Lady Randolph wrote a note that evening to Mrs. Corrance. She had faith in the balsamic virtue of the atmosphere in and around King's Charteris, and she knew that Jim spent two days out of each week with his mother. Mrs. Corrance begged Betty to pay her a visit.
"Shall I go?" said Betty.
"I need a rest-cure," Lady Randolph replied pointedly.
So Betty went down into the pleasant Slowshire country, where the warmth of her welcome gave the girl a curious thrill. The kisses of the gentle, grey-haired woman sounded deeps, although they could not touch bottom, for the motherless girl has deeps unplumbed by any fellow-creature. Tea was set out in the pretty old-fashioned drawing-room with its freshly calendered chintzes, its quaint Chelsea figures, its simple dignity of expression. Mrs. Corrance possessed some Queen Anne silver, which she had used daily ever since Betty could remember anything. It sparkled softly like the rings upon the white hands that touched it, shining with a subdued radiance of other days. Betty saw the same quiet glow in her old friend's kind eyes: the peace on the face of age which passes the understanding of youth.
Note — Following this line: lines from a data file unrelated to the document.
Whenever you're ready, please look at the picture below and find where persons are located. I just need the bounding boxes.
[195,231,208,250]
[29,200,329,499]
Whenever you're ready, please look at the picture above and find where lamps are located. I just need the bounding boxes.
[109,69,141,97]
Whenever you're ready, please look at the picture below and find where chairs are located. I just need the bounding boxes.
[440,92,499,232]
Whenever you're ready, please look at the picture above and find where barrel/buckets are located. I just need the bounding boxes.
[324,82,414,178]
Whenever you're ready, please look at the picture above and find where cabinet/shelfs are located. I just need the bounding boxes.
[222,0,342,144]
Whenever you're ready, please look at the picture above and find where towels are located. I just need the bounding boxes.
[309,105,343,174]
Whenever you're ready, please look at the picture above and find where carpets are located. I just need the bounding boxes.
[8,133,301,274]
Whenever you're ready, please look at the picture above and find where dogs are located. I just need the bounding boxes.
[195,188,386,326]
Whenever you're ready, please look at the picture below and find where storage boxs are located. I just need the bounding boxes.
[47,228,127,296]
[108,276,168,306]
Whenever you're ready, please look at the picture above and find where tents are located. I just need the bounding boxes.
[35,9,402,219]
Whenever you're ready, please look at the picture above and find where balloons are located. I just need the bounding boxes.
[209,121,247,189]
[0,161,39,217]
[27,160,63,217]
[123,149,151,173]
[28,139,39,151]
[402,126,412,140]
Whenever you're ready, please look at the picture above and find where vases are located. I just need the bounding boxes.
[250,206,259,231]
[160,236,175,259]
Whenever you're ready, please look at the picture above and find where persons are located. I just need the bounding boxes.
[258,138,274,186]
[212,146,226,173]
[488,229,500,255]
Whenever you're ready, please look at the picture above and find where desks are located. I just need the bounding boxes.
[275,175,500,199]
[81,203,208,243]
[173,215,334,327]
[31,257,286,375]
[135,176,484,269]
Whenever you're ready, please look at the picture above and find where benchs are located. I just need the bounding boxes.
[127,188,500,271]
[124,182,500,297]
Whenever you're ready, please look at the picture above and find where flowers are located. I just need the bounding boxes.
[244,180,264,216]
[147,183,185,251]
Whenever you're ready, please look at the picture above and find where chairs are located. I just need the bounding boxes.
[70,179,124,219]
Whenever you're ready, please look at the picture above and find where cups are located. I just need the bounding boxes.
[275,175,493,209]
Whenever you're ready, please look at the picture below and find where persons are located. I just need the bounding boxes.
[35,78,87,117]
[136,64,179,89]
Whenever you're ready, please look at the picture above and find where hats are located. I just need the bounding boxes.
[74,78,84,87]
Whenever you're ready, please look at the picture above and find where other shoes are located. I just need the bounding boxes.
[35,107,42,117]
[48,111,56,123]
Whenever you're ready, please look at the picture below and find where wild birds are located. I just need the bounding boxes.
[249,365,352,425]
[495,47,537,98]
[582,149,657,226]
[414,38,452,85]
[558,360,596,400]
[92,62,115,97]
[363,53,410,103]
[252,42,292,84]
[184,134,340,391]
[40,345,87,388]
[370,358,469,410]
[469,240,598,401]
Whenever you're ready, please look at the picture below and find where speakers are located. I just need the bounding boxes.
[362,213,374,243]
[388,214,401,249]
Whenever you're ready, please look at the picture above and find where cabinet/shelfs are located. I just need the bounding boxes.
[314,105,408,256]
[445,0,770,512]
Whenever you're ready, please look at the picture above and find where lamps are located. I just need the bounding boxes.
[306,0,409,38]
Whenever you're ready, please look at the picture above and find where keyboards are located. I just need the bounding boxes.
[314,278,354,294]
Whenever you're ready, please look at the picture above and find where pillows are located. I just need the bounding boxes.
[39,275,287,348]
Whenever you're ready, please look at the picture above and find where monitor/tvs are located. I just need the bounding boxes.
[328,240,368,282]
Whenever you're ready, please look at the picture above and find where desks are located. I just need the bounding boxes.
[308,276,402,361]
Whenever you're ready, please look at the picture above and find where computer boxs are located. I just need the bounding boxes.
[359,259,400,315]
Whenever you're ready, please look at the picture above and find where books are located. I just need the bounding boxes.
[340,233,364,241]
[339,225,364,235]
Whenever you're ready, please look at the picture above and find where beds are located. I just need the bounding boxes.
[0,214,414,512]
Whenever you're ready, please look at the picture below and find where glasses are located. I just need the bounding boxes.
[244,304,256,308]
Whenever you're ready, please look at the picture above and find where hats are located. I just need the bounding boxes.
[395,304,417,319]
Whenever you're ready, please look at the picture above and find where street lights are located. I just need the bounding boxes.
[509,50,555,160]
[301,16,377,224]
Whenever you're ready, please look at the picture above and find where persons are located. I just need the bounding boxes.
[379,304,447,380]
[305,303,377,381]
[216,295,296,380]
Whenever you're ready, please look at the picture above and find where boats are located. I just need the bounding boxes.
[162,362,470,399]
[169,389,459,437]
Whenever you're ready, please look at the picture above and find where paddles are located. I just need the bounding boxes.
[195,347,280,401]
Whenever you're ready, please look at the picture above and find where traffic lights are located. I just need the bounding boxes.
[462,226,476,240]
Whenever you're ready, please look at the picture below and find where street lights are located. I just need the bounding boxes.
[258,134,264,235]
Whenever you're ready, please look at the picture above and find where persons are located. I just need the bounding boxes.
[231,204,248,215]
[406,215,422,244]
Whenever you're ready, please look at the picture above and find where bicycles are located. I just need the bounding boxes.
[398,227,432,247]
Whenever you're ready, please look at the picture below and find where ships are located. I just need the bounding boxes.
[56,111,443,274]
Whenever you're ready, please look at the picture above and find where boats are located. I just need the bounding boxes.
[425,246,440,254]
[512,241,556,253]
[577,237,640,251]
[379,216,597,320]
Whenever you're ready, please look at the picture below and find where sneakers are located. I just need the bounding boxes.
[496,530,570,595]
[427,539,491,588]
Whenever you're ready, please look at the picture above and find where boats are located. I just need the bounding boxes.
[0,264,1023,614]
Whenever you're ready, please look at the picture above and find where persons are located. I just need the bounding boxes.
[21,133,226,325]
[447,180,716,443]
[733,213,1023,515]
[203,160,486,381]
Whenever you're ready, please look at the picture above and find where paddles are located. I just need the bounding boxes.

Hitherto she had regarded Mrs. Corrance with grateful affection, but as one to whom the wind had been tempered, one who lived in a fold seeing little beyond save Jim. Betty had always thought of her as mother. Now, she found herself wondering what part this quiet lady had played as sweetheart and wife. Tempests might have raged and died down, before she (Betty) was born. Mrs. Corrance's mind, like her house, was full of charming nooks, cosy corners, so to speak, wherein a tired spirit might take his ease, but perhaps there were also bare chambers into which none was allowed to enter. Into these, if they existed, Betty felt a shameful curiosity to go.